Годжук Мерген указал ему глазами на место подле себя, и тот сразу понял, осторожно присел.
— Я где-то видел тебя… добрый человек. Ты кто?
— Да, мы встречались, славный мукамчи. Я советник Рахими-хана, имя мое— Багтыяр…
Старик удовлетворенно прикрыл глаза, кивнул, что-то вроде улыбки тронуло его запавшие губы:
— Я слышал про тебя… Ты умен… незлобив… Мне рассказывали. Ты привез лекарство?
— Да, мукамчи.
— Не надо. Что лекарства… Но ты, иноземец, не на своем… месте. Лечись сам. Будь достоин себя.
— Обещаю, мукамчи. Еще я хотел сказать тебе, мукамчи, что туркмен хотят натравить на шахские отряды. Хотят чужими руками взять столицу, чужой кровью купить власть…
Старик открыл глаза, ясно глянул, шевельнул губами:
— Рахими?..
— Да, бахши.
— Расскажи брату. Он будет здесь. Будет скоро.
— Расскажу. И вот… — Багтыяр-бег, замешкавшись рукой в кармане, достал наконец и положил на безвольную ладонь старика обе половинки своего ножа. — Вот что еще, кроме лекарства, привез я тебе… пока что лишь от себя. Только от себя.
Мукамчи поднес их к глазам, увидел и нахмурился было. Но вот понял и, глядя благодарно и ласково, сказал с трудом, язык уже его не слушался:
— Вот за это спасибо… чужеземец. Я верю тебе. Спасибо… — И повторил: — Будь себя… достоин. Иди.

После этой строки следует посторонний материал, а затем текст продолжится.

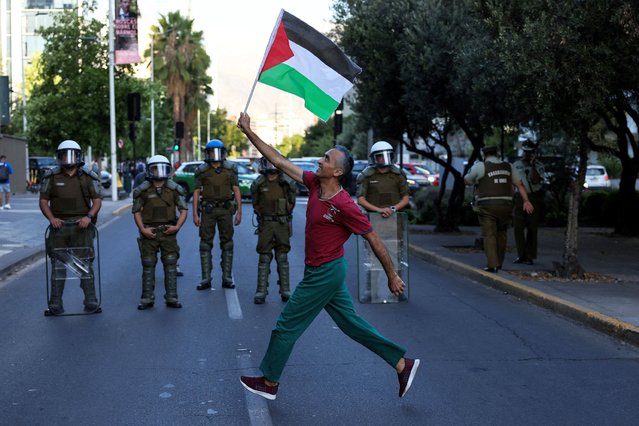 A demonstrator holds up a Palestinian flag in front of riot police officers during a rally in support of Palestinian people in Gaza in front of Israeli embassy, amid the ongoing conflict between Israel and Hamas, in Santiago, Chile on March 4, 2024. (Photo by Ivan Alvarado/Reuters)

— А лекарство, о бахши? Может, все-таки…
— Нет. Время его ушло. Иди. Айпарча…
И опять родное материнское лицо склонилось над ним:
— Да, мой Годжук?..
— Айпарча, ты не забыла отдать… отдать дутар Нур-кули?

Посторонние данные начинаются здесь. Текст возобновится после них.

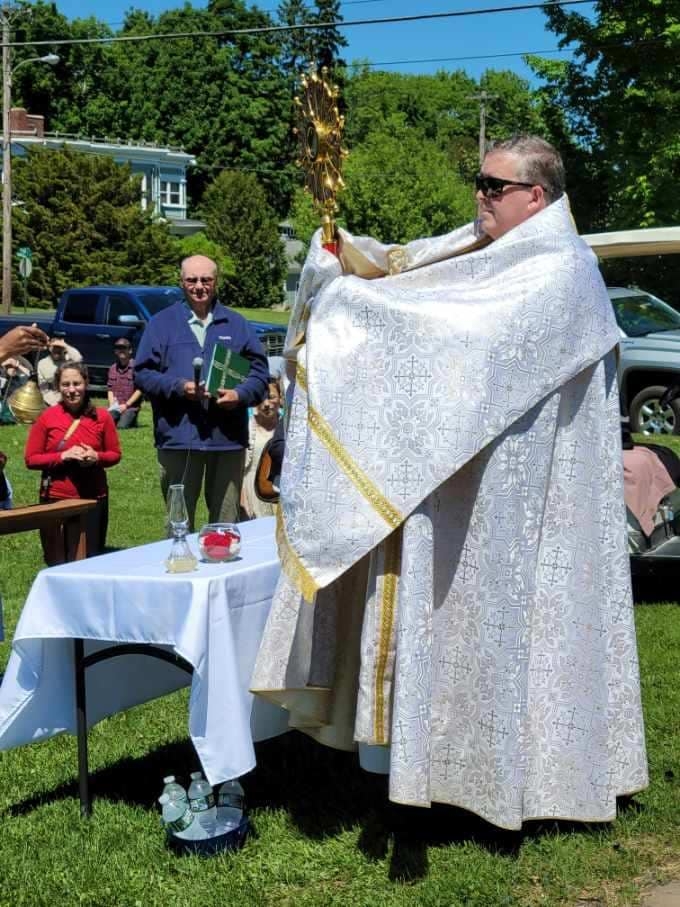 praying in the Corpus Christi Procession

— Нет-нет, разве могу я забыть…
— Отдай. А мы… мы встретимся. Моя смерть — это чье-то рожденье, да… Да, так. Сыграйте потом надо мной его. Его, Салланчак-мукам…
Он замолчал, прикрыв глаза, тихо и часто дыша. Потом забеспокоился, открыл их, поглядел в небо:
— Солнце. Я ждал его… когда же солнце?..
Они расступились, открывая путь взгляду на восток. Краешек светила уже показался там, в сухой сквозной дымке горизонта, озаряя неярко ее и песчаные волны пустыни— волны, уходящие к престолу мира, в вечность.

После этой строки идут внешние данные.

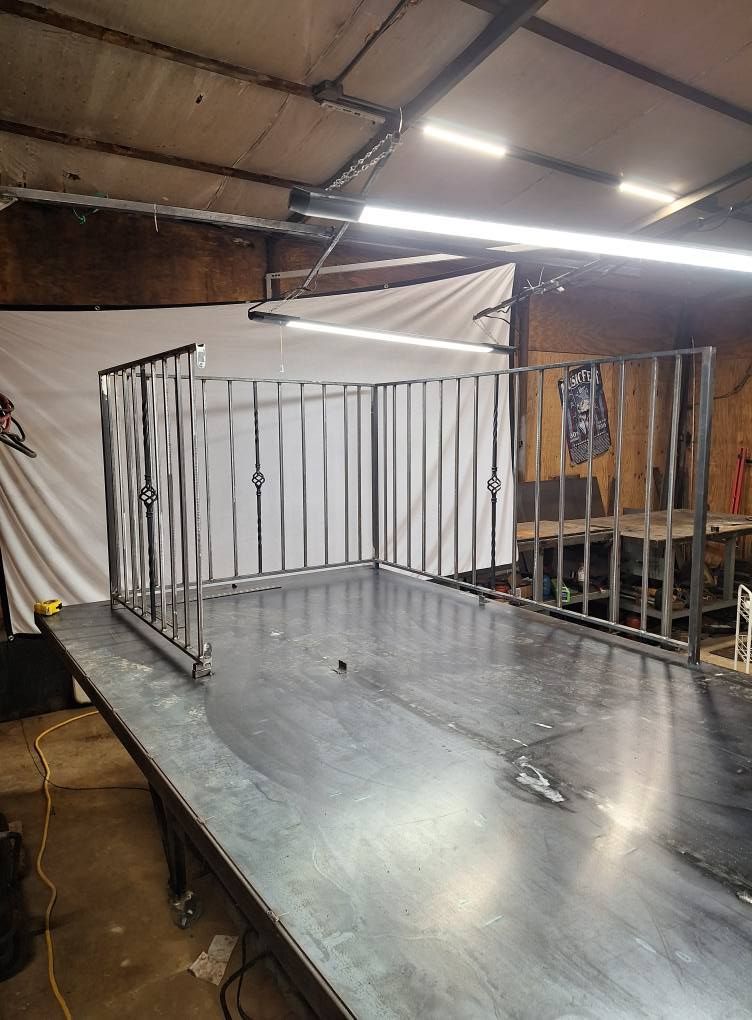 A metal fence is sitting on top of a metal table in a room.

Эти волны качали на себе, укачивали век за веком, захлестывали государства и столицы, несли на гребнях своих пыльную пену орд-завоевателей, влекли собою переселенческие арбы и торговые караваны, хоронили и вновь возрождали оазисы. И они же звали теперь с собой, качали-укачивали и его, маленького среди них, как младенец в зыбке, Годжука Мергена — звали к невянущей зелени древней родины, к ее неиссыхающим родникам, исцеляющему от всех скорбей воздуху, в безмятежный свет… И он, сделав здесь все, с легкой душой подчинялся им, и его укачивало и несло все дальше и дальше, все легче, невесомей, беспамятнее — по дороге, с которой не возвращаются.
Но он вернулся, и он в нас, как вернулись все, прошедшие во тьме, чьи следы, казалось бы, навечно зализал песок времен, чьи имена поглотила забывчивая земля, а дыханье давным-давно развеялось под бесстрастными небесами. Они не только во вздохе ветра, в крике полуночной птицы, в мерном дрожании струн дутара, рассказывающих о былом. Они в нашей крови, и есть ли что другое, связующее надежней, несмотря на все прихоти времен и нравов?..
Подтверди это, славный мукамчи Годжук Мерген.